:: Consigne ::
Recopiez le passage du texte sur l'agriculture face au changement climatique compris entre « On s'attend à » et « l'adaptation et l'atténuation). », bornes incluses.

:: Extrait du document ::
========================================================================
Pour une agriculture "intelligente" face au changement climatique

Mais on est loin du compte avec les options courantes de financement et d’aide au développement

28 octobre 2010, Rome - L'agriculture dans les pays en développement doit devenir "intelligente" face au changement climatique si l'on veut relever le défi consistant à nourrir un monde plus densément peuplé et plus chaud, préconise un nouveau rapport de la FAO.

On s'attend à ce que le changement climatique réduise la productivité et la stabilité de l'agriculture ainsi que les revenus dans beaucoup de régions qui sont déjà confrontées à des niveaux élevés d'insécurité alimentaire, cependant que la production agricole mondiale devra augmenter de 70 pour cent au cours des quatre prochaines décennies afin de couvrir les besoins alimentaires d'une population en expansion, selon le rapport 'Climate-Smart' Agriculture: Policies, Practices and Financing for Food Security, Adaptation, and Mitigation (Une agriculture intelligente face au climat: politiques, pratiques et financement pour la sécurité alimentaire, l'adaptation et l'atténuation).

"Accroître la production agricole, réduire les pertes après-récolte et améliorer les canaux de distribution de la nourriture dans le monde en développement ont toujours représenté des défis de taille. Le changement climatique place la barre encore plus haut. Une transformation majeure de l'agriculture est nécessaire," souligne M. Alexander Mueller, sous-Directeur général de la FAO, département Ressources naturelles.
========================================================================
:: Extrait de données ::

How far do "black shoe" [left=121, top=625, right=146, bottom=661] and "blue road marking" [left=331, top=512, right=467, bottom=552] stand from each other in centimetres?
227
========================================================================
:: Réponse ::
On s'attend à ce que le changement climatique réduise la productivité et la stabilité de l'agriculture ainsi que les revenus dans beaucoup de régions qui sont déjà confrontées à des niveaux élevés d'insécurité alimentaire, cependant que la production agricole mondiale devra augmenter de 70 pour cent au cours des quatre prochaines décennies afin de couvrir les besoins alimentaires d'une population en expansion, selon le rapport 'Climate-Smart' Agriculture: Policies, Practices and Financing for Food Security, Adaptation, and Mitigation (Une agriculture intelligente face au climat: politiques, pratiques et financement pour la sécurité alimentaire, l'adaptation et l'atténuation).